From nothing nought can spring, to nothing nought return.

Nought but a body can a body touch.

POSIDONIUS.—Should I grant you these principles, and even your atoms and your vacuum, you can no more persuade me that the universe put itself into the admirable order in which we now behold it, than if you were to tell the Romans that the armillary sphere composed by Posidonius made itself.

LUCRETIUS.—But who then could make the world?

POSIDONIUS.—An intelligent Being, much more superior to the world and to me than I am to the brass of which I made my sphere.

LUCRETIUS.—How can you, who admit nothing but what is evident, acknowledge a principle of which you have not the least idea?

POSIDONIUS.—In the same manner as, before I knew you, I judged that your book was the work of a man of genius.

LUCRETIUS.—You allow that nature is eternal, and exists because it does exist. Now if it exists by its own power, why may it not, by the same power, have formed suns, and worlds, and plants, and animals, and men?

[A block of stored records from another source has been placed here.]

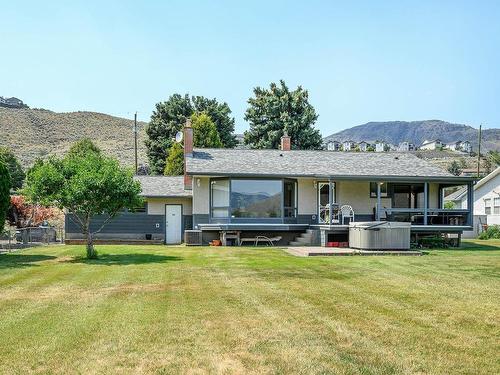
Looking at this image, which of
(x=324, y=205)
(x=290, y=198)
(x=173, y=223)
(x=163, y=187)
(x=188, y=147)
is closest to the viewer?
(x=290, y=198)

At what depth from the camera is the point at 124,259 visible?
17672mm

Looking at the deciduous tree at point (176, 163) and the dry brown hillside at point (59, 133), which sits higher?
the dry brown hillside at point (59, 133)

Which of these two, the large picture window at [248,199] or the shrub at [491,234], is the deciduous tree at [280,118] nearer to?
the shrub at [491,234]

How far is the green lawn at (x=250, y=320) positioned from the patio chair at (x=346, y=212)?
34.7 feet

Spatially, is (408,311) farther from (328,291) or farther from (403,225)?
(403,225)

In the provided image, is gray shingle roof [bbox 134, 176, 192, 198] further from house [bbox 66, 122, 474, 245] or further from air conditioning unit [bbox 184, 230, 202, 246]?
air conditioning unit [bbox 184, 230, 202, 246]

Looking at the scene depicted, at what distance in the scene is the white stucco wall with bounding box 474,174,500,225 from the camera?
1544 inches

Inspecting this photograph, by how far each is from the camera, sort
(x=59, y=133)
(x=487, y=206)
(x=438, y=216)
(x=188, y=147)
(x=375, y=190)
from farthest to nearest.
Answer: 1. (x=59, y=133)
2. (x=487, y=206)
3. (x=188, y=147)
4. (x=375, y=190)
5. (x=438, y=216)

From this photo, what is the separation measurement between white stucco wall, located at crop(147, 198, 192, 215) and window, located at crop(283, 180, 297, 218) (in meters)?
5.82

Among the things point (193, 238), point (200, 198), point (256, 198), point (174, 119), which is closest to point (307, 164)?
point (256, 198)

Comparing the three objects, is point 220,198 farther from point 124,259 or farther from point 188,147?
point 124,259

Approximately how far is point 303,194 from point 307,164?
1.74 metres

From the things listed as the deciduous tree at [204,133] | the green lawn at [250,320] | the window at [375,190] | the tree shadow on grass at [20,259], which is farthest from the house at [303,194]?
the deciduous tree at [204,133]

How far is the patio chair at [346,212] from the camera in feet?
83.1
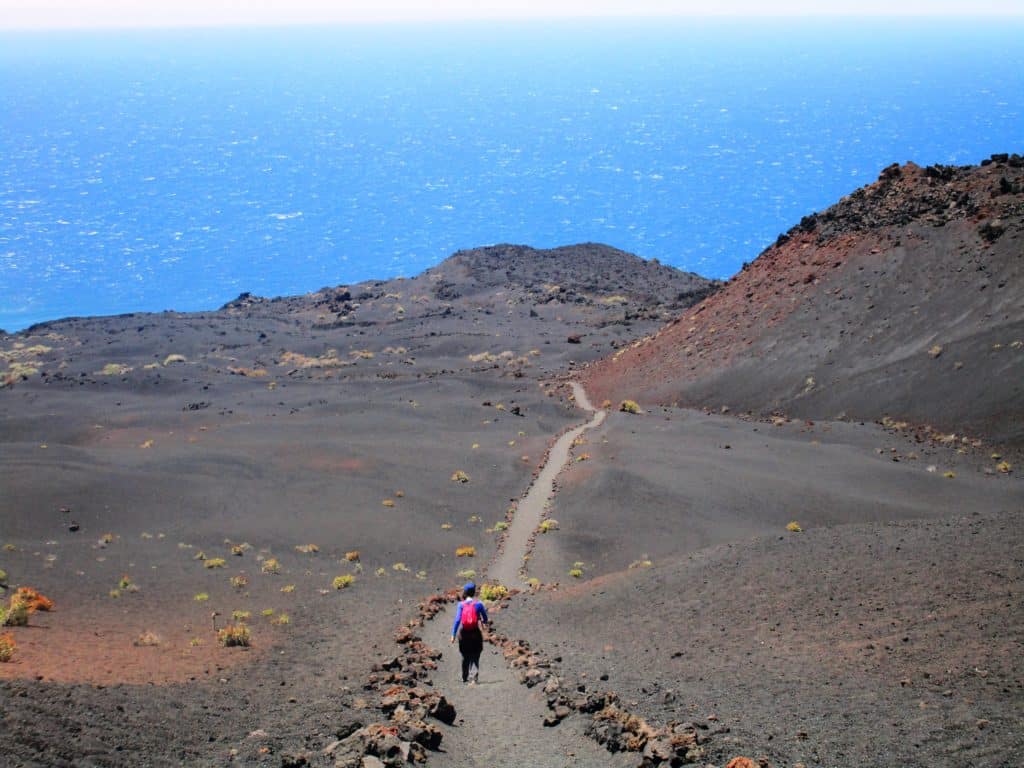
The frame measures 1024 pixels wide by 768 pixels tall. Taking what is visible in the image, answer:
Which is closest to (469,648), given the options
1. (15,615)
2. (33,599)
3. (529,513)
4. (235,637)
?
(235,637)

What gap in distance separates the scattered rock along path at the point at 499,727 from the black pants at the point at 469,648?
230 millimetres

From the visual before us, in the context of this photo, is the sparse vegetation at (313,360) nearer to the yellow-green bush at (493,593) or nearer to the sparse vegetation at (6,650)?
the yellow-green bush at (493,593)

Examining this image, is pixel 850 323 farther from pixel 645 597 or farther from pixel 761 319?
pixel 645 597

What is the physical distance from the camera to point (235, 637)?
16266 mm

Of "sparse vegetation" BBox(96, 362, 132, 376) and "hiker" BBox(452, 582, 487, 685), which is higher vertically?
"sparse vegetation" BBox(96, 362, 132, 376)

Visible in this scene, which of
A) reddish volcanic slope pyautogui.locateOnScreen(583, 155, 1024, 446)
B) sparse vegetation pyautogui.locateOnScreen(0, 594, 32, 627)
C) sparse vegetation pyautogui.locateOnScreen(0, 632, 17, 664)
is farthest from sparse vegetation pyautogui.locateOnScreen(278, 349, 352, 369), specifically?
sparse vegetation pyautogui.locateOnScreen(0, 632, 17, 664)

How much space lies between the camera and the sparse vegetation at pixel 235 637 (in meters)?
16.3

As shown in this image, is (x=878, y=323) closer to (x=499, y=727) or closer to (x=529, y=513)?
(x=529, y=513)

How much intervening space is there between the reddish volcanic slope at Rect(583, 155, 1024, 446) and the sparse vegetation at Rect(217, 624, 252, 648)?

POSIDONIUS.—All the ancient philosophers have supposed matter to be eternal, but have never proved it to be really so; and even allowing it to be eternal, it would by no means follow that it could form works in which there are so many striking proofs of wisdom and design. Suppose this stone to be eternal if you will, you can never persuade me that it could have composed the “Iliad” of Homer.

LUCRETIUS.—No: a stone could never have composed the “Iliad,” any more than it could have produced a horse: but matter organized in process of time, and become bones, flesh, and blood, will produce a horse; and organized more finely, will produce the “Iliad.”